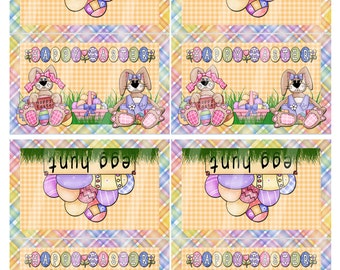 Digital Printable Easter Bag Topper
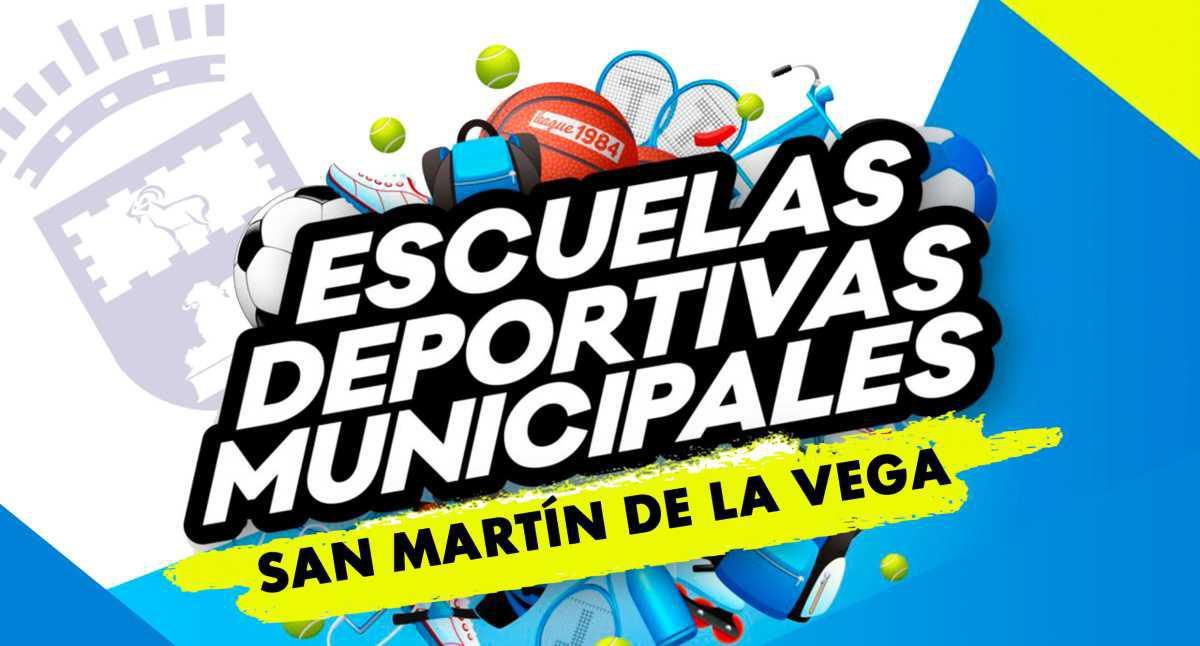 """Objetivo principal """"Que no se pare el deporte en San Martín de la Vega"""""""
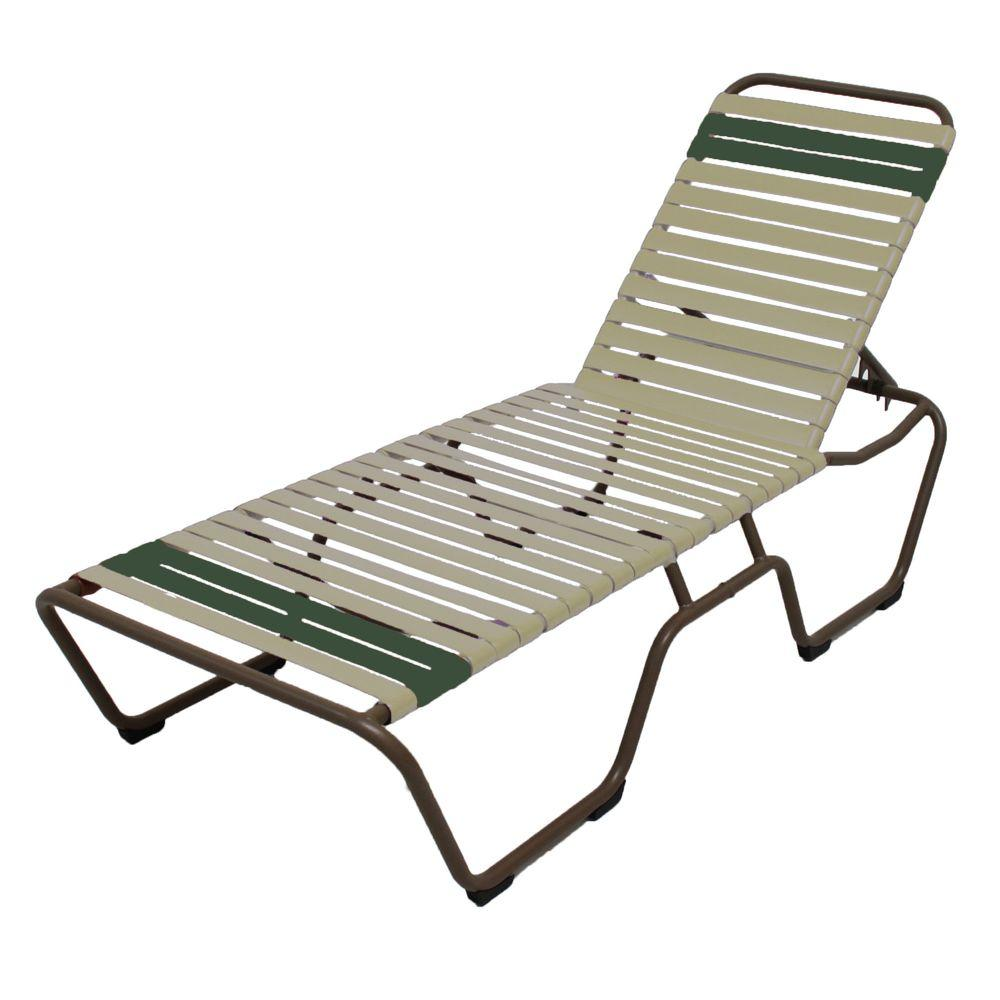 Outdoor Patio Chaise Lounge Recliner Aluminum Frame Green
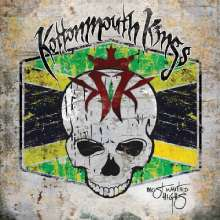 Kottonmouth Kings: Most Wanted Highs (Limited-Edition) (Green/Red/Yellow Splatter Vinyl), LP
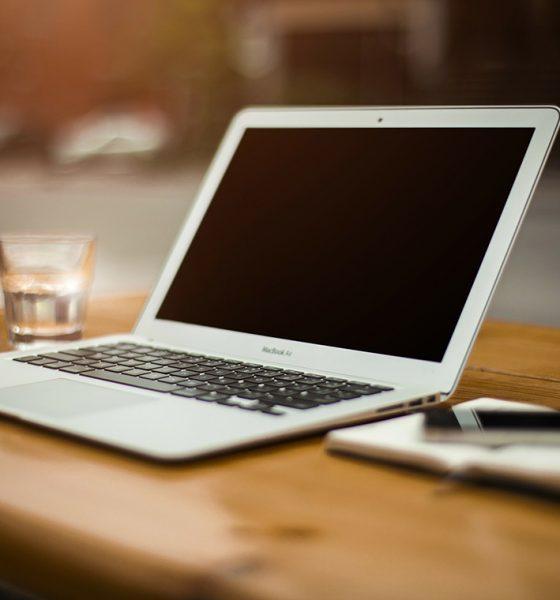 Čo je to VPN a ako bezpečne surfovať na internete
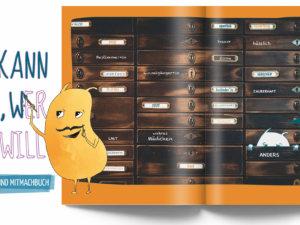 Seite aus dem WESENsART Mal-, Kritzel- und Mitmachbuch »Ich kann sein, wer ich will«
══════════════════════════════
Each record above is to be returned unchanged, while any picture it holds stays out.

 Digital Printable Easter Bag Topper
 """Objetivo principal """"Que no se pare el deporte en San Martín de la Vega"""""""
 Outdoor Patio Chaise Lounge Recliner Aluminum Frame Green
 Kottonmouth Kings: Most Wanted Highs (Limited-Edition) (Green/Red/Yellow Splatter Vinyl), LP
 Čo je to VPN a ako bezpečne surfovať na internete
 Seite aus dem WESENsART Mal-, Kritzel- und Mitmachbuch »Ich kann sein, wer ich will«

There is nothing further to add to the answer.